Le chewing-gum

Je suis dans un espace de coworking. Une fois n’est pas coutume, je me suis extraite de mon salon pour travailler avec d’autres humains. Y a plein de gens, ils ont tous l’air d’être étudiants en arts plastiques. L’un d’eux s’installe en face de moi ; il mâchouille un chewing gum, la bouche semi-ouverte. On dirait une vache qui broute de l’herbe.

Il tapote distraitement sur son clavier, à moitié avachi sur sa chaise, tout en mastiquant consciencieusement sa pâte, la bouche semi-ouverte. Je suis non seulement en mesure d’entendre le bruit qu’il émet mais aussi d’apercevoir une partie de sa dentition. Je n’ai envie de connaître ni l’un ni l’autre, évidemment.

La nonchalance de son attitude me fait écarquiller les yeux mais je me ressaisis : tu es jeune et tolérante, me dis-je; au moins jeune. Passe à autre chose.

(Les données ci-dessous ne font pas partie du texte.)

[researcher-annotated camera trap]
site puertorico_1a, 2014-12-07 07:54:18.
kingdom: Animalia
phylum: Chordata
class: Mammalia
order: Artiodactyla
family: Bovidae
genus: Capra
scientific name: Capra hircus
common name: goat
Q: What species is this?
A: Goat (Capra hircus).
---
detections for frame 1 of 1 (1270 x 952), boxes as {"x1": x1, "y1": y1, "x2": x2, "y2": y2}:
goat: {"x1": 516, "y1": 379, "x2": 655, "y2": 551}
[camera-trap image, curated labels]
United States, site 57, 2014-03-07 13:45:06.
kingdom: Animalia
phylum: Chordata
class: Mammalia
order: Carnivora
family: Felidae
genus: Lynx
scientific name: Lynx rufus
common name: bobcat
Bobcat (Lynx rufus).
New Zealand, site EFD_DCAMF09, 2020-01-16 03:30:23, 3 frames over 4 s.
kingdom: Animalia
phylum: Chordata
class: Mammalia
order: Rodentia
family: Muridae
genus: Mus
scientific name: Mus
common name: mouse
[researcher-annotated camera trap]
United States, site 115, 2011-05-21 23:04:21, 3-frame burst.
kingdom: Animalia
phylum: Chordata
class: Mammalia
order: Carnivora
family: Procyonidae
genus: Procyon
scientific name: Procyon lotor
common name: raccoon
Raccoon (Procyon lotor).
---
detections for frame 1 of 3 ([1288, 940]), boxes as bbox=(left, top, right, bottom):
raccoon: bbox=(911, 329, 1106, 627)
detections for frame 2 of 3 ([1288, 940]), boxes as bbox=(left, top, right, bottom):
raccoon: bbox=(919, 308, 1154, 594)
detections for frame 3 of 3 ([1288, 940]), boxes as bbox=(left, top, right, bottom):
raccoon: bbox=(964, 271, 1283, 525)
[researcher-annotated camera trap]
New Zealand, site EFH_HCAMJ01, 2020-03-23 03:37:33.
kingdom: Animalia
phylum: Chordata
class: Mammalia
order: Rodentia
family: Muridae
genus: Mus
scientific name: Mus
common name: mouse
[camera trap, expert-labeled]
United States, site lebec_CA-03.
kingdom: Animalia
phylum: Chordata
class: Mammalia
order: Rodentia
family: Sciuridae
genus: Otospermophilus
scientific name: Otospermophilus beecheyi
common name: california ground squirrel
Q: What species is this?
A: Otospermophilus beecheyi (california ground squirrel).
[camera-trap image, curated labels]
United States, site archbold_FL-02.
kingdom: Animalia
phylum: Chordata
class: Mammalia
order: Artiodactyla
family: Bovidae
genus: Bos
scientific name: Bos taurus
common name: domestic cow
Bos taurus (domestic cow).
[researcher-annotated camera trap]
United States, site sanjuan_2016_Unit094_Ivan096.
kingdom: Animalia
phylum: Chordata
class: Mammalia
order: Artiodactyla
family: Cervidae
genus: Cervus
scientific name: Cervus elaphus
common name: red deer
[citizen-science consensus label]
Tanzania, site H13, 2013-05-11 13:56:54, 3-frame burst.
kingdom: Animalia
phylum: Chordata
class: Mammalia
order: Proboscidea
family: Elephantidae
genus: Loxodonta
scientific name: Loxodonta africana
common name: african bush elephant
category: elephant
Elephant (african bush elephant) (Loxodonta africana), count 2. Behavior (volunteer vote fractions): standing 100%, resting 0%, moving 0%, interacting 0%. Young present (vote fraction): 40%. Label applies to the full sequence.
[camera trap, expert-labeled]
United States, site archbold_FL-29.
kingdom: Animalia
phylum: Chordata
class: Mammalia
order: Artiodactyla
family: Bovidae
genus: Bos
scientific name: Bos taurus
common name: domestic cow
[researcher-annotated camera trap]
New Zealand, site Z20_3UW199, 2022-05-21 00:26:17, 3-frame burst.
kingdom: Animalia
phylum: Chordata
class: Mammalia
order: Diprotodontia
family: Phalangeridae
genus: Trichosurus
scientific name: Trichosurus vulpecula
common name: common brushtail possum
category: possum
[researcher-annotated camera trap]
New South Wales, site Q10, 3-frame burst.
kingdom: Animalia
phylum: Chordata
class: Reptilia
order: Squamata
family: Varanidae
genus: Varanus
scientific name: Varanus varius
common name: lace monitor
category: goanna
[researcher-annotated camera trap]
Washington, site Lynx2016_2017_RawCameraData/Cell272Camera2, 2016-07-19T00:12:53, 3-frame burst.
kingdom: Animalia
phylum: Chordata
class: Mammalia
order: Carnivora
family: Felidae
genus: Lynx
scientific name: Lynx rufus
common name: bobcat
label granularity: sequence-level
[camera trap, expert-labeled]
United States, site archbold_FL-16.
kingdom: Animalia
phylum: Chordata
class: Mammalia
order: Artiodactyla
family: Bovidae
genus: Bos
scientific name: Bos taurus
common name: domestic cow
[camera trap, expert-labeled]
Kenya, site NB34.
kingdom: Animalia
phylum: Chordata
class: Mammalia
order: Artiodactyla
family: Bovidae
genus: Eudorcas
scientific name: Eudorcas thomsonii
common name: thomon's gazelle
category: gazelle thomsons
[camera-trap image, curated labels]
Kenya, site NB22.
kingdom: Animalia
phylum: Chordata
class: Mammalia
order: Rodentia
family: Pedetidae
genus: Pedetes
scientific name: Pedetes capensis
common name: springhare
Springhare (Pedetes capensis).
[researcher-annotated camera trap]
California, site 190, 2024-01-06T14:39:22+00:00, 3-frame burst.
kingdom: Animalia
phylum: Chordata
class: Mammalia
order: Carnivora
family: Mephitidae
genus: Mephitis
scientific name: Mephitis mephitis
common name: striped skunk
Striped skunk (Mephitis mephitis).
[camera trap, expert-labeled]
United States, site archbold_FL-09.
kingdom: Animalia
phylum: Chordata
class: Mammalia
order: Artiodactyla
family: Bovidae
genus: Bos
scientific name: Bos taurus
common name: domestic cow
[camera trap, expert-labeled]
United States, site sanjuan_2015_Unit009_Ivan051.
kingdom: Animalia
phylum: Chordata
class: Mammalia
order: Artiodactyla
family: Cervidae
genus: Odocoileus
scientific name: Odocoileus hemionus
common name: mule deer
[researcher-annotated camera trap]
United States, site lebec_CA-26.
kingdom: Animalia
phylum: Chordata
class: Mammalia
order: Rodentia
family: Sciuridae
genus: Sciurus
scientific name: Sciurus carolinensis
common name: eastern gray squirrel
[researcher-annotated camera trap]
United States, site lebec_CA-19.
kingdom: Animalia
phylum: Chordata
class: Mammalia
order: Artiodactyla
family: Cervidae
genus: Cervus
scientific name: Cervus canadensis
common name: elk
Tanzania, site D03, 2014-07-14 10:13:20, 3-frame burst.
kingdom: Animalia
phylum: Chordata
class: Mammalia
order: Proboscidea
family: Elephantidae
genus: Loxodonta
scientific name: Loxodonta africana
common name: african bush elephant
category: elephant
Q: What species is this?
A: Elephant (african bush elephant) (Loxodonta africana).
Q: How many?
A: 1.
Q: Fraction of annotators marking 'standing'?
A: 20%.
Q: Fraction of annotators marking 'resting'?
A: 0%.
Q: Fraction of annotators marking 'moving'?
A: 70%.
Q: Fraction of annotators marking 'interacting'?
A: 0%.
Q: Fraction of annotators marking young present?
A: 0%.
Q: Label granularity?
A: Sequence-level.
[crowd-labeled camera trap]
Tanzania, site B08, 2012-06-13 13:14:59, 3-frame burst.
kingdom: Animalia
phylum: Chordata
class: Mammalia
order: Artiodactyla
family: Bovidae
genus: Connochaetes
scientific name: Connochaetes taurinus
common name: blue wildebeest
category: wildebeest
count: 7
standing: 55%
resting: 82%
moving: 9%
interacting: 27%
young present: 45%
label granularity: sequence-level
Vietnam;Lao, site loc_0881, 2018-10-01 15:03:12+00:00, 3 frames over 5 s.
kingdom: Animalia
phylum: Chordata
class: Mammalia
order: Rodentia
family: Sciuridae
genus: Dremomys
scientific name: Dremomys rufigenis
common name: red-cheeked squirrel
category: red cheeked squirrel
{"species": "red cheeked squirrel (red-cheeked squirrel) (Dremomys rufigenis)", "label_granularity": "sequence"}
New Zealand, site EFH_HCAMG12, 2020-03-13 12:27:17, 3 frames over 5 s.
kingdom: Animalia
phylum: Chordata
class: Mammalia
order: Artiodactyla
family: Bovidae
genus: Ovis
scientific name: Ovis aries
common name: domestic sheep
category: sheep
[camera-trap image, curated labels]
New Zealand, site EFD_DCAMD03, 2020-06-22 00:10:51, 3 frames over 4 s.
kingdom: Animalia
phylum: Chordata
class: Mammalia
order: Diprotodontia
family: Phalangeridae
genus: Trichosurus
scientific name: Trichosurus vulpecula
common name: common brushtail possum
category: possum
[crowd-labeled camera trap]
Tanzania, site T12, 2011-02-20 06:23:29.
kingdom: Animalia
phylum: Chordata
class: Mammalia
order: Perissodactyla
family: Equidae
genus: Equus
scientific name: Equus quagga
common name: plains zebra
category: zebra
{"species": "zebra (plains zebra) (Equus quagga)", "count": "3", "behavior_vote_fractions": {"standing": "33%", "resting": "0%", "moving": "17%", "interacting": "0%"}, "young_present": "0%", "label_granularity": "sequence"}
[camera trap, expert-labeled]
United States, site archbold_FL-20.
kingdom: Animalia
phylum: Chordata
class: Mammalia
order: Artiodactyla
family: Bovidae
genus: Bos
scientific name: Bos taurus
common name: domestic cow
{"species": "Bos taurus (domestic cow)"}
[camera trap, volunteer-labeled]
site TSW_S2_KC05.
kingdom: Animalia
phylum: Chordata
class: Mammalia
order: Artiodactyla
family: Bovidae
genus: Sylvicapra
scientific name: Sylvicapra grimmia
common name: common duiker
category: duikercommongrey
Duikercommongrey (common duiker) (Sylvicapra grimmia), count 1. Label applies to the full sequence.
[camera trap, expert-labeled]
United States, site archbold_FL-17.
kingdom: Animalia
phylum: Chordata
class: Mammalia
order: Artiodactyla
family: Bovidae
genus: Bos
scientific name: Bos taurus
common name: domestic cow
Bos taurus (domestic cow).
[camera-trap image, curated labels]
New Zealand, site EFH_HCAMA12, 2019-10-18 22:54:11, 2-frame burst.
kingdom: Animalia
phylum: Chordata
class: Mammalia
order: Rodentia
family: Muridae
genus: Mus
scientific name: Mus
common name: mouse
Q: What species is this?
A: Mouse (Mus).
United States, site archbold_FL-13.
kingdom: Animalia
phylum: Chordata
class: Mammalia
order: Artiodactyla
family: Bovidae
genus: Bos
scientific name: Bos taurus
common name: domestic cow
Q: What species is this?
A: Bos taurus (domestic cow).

Je décide de me concentrer sur mon travail, mais j’entends le bruit de fond de la vache, c’est excessivement compliqué de détourner mon attention. C’est comme un bruit lancinant qui vire à l’obsession, une musique qui me ramène inlassablement à le regarder comme si ça allait me permettre de le comprendre. Mais je ne le comprends pas et lui est tout à son broutage. Je sens l’exaspération monter, ça se crispe à l’intérieur : mon périnée est remonté comme une pendule, mes cuisses serrées l’une contre l’autre et mon ventre rentré. Tu me diras, ça retardera l’incontinence, c’est déjà ça de pris. Mais j’ai quand même envie de l’étouffer avec ses cheveux sales.

Maintenant il se met à renifler, je le crois pas. Il respire hyper fort, j’ai l’impression qu’il veut me pousser à bout. Pas un regard en ma direction, pas le début d’une gêne eu égard à ce concert incommodant. Mais pourquoi ça m’arrive à moi ? Doux Jésus, la vie me met à l’épreuve, je me sens seule. Je sais que je peux basculer à tout moment. Le mec a ses écouteurs dans les oreilles donc il n’a aucune idée de l’infamie qu’il me fait vivre. Je me cramponne au bureau pour ne pas me jeter sur son visage et lui arracher un à un les poils du nez.

J’ai envie de gémir. Ca m’a tellement tendue que j’ai creusé ma ride du lion. Je vais en avoir pour 5000 balles de comblement du sillon naso-génien à cause de ce pignouf. Il est là, en détente, à émettre ses bruits de pignouf, sans la moindre idée du stress qu’il m’occasionne.

Il y a un cri en moi qui ne demande qu’à sortir, je suis à l’agonie. Ca va lui arriver en pleine face et lui déchirer les tympans, ça va être une boucherie.

C’en est trop, je me lève et décide de fuir, avant qu’il ne se mette à chantonner. J’ai survécu mais la prochaine fois je reste dans mon salon.